• Texte fourni
········

Élodie Pinel : «Les femmes philosophes sont capables de penser tous les sujets, ce qui leur manque, c’est la reconnaissance»
Élodie Pinel est agrégée de lettres modernes et de philosophie, et docteure en littérature française. Marie Rouge
Dans un essai qui célèbre leur intelligence et leur liberté d’esprit, la jeune professeure agrégée, replace les penseuses au centre des débats.
Madame Figaro. – L’histoire de la philosophie occidentale a des allures de «boy’s club», dites-vous. Comment ce constat d’un manque de reconnaissance des femmes, de connaissance tout court, s’est-il imposé à vous ?
Élodie Pinel. – Au cours de mon enseignement, j’ai voulu intégrer des femmes à mes leçons. Mais il n’y en avait quasiment pas dans les manuels, ni sur Internet, et très peu étaient nommées dans le programme. J’ai compris que la philosophie était en retard sur les autres disciplines. Mon but est de faire un pas en avant en expliquant les raisons de cette invisibilisation et, surtout, la manière dont les femmes sont parvenues à penser quand même.
Pourquoi les rares femmes philosophes reconnues sont-elles très souvent ramenées à la question du corps ou à la tradition des essais féministes ?
Je le comprends comme l’un des symptômes de la domination masculine. Réduire la pensée d’une philosophe au féminisme, c’est, dans cette optique, déformer son œuvre pour ne pas la prendre au sérieux. Les choses commencent heureusement à changer.

········

• Données présentées

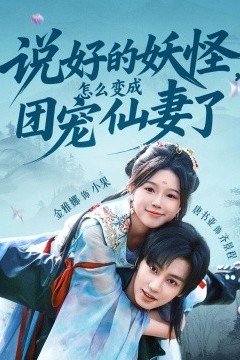 说好的妖怪，怎么变成团宠仙妻了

········

• Consigne 1
D'après le texte fourni, expliquez pourquoi Élodie Pinel en est venue à juger la philosophie en retard sur les autres disciplines.
• Consigne 2
Selon le texte fourni, dans quelles disciplines Élodie Pinel est-elle agrégée ?

• Réponse 1
En voulant intégrer des femmes à ses leçons, elle n'en a presque pas trouvé dans les manuels ni sur Internet, et très peu figuraient dans le programme. Ce constat l'a conduite à comprendre que la philosophie était en retard sur les autres disciplines.

• Réponse 2
En lettres modernes et en philosophie.